Dead and Buried (1981)

“What the hell is going on in this town?!”

Dead and Buried Poster

As the sheriff (James Farentino) of a small coastal town investigates a mysterious rash of violent murders perpetrated on tourists — with many of them coming back to life — he begins to wonder about the potential involvement of the local mortician (Jack Albertson) as well as his own wife (Melody Anderson).

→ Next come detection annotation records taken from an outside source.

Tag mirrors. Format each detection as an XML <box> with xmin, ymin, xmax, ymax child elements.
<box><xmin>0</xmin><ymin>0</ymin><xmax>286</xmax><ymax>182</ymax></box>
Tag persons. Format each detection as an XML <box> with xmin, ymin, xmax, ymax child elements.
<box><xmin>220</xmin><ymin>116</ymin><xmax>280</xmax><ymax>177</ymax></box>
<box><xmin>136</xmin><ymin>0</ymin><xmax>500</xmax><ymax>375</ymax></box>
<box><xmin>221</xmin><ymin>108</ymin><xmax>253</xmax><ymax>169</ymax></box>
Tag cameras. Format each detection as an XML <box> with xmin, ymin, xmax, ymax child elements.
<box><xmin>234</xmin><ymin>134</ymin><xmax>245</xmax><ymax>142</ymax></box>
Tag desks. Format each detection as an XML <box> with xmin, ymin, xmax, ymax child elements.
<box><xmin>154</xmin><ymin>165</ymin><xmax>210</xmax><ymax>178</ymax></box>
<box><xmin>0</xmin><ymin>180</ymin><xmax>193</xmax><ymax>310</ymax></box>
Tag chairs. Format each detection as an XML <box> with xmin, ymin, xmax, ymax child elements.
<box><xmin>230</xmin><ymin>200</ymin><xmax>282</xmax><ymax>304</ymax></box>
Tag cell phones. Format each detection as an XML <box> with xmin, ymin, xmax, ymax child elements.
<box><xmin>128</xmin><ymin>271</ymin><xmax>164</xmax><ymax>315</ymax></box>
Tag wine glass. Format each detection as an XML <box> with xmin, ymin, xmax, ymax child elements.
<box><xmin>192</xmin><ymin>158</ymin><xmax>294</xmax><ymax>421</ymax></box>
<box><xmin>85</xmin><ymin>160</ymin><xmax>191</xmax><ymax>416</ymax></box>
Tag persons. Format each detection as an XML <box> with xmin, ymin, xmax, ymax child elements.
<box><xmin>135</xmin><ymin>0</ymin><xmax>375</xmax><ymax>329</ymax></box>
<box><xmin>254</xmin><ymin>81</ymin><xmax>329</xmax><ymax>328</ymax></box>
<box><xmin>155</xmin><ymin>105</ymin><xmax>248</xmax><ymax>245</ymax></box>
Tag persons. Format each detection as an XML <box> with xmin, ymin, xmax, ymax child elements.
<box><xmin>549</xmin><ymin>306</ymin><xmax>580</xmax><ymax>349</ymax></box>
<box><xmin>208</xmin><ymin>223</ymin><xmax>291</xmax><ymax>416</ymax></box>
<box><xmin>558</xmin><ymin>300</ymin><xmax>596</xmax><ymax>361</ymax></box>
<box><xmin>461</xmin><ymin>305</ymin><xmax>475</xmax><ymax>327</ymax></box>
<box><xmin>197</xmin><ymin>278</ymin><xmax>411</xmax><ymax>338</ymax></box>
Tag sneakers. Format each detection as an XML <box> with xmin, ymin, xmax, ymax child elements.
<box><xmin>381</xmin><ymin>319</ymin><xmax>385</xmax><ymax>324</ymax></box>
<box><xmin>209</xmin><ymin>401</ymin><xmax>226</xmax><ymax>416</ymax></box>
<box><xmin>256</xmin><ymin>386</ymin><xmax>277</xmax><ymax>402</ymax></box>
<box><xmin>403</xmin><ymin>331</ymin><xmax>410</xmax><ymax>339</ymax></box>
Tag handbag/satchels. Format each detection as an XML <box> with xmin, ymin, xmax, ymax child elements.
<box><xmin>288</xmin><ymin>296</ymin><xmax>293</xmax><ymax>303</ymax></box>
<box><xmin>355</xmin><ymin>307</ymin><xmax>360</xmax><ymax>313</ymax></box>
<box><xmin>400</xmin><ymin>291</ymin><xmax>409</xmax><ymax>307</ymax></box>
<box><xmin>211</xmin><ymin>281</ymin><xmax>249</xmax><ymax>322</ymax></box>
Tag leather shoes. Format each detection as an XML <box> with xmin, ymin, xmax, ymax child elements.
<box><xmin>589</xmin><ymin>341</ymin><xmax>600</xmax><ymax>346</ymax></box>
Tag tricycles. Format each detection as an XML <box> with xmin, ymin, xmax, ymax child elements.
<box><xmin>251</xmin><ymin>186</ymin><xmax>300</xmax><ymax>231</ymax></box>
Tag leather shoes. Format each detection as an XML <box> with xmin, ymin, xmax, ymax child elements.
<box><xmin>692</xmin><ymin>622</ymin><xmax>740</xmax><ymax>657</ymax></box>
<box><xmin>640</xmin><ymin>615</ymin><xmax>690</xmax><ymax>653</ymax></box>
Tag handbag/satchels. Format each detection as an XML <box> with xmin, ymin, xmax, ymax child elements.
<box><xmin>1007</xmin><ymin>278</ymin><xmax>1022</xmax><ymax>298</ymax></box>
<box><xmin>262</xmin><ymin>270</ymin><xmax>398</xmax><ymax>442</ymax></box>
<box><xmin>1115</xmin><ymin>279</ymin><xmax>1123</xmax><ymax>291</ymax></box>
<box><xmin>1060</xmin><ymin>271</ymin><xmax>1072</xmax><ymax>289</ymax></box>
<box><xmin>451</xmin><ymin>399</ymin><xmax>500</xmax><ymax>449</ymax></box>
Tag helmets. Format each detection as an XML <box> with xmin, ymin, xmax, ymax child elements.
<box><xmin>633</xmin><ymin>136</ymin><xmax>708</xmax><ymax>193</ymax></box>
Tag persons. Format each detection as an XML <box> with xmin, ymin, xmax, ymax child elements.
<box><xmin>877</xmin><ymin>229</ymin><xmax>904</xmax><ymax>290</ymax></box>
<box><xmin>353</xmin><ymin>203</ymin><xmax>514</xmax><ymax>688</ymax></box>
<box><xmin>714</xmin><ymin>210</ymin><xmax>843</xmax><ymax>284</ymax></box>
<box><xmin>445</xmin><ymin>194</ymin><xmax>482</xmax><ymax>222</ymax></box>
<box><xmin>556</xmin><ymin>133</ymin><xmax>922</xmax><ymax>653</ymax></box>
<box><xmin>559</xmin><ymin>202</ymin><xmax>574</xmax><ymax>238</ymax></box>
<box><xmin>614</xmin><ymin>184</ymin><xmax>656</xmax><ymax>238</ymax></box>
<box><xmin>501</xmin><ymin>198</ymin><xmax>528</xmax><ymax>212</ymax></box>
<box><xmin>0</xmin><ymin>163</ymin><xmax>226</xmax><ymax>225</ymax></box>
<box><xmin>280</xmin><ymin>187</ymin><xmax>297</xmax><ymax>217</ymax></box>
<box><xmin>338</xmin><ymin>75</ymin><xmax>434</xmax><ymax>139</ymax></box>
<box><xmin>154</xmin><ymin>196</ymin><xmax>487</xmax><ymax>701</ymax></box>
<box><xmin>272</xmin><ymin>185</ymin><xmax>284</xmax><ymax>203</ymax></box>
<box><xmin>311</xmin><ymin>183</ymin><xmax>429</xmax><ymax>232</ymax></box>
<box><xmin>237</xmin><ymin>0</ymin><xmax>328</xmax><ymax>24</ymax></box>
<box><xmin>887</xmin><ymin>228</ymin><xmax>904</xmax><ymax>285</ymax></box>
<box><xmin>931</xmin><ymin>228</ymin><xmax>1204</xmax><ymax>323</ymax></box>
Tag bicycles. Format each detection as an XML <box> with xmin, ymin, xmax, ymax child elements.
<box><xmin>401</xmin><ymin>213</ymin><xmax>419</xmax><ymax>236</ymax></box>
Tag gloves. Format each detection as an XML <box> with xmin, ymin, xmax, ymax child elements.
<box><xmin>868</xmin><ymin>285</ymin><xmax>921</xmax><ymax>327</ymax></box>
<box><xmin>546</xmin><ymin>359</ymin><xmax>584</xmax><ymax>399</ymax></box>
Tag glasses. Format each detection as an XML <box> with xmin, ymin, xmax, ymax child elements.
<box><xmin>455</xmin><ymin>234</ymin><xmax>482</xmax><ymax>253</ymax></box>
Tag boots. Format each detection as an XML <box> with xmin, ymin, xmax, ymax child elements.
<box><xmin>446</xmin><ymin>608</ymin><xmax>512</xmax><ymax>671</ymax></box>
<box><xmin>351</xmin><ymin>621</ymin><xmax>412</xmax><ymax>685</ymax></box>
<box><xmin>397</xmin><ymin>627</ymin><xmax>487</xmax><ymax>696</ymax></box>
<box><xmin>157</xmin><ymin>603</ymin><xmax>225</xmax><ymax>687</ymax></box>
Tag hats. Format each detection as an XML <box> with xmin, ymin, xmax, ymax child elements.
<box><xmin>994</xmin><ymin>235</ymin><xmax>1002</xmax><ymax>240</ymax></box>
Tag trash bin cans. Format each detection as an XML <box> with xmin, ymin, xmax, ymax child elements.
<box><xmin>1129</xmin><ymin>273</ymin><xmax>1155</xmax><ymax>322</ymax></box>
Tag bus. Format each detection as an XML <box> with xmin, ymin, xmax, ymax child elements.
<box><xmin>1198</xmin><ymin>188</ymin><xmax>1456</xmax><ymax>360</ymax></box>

Co-scripted by Alien screenwriters Dan O’Bannon and Ronald Shusett, this horror-thriller is based on a provocative premise, but fails to deliver on its promise. The shockingly violent opening sequence — in which a photographer (Christopher Allport) is seduced by a beautiful woman (Lisa Blount) on the beach, then nearly burnt alive by a group of locals who photograph and film the proceedings — is truly terrifying, and becomes more so as Allport’s perpetrators suddenly show up around town in other guises. This narrative structure quickly begins to wear thin, however, as we witness one tourist (or set of tourists) after the other suffering the same fate, albeit via different sadistic methods (presumably to show off gory special effects). Clearly, this film is meant to play on the trope of small-town hospitality masking something much more sinister, but we see too much viciousness and not enough initial hospitality to engage our interests.

Redeeming Qualities and Moments:

  • An effectively unsettling opening sequence
    Dead and Buried Opening
  • Atmospheric (if at times TOO dark) cinematography
    Dead and Buried Cinematography1
    Dead and Buried Cinematography2

Must See?
No; you can skip this one unless it’s your cup of tea.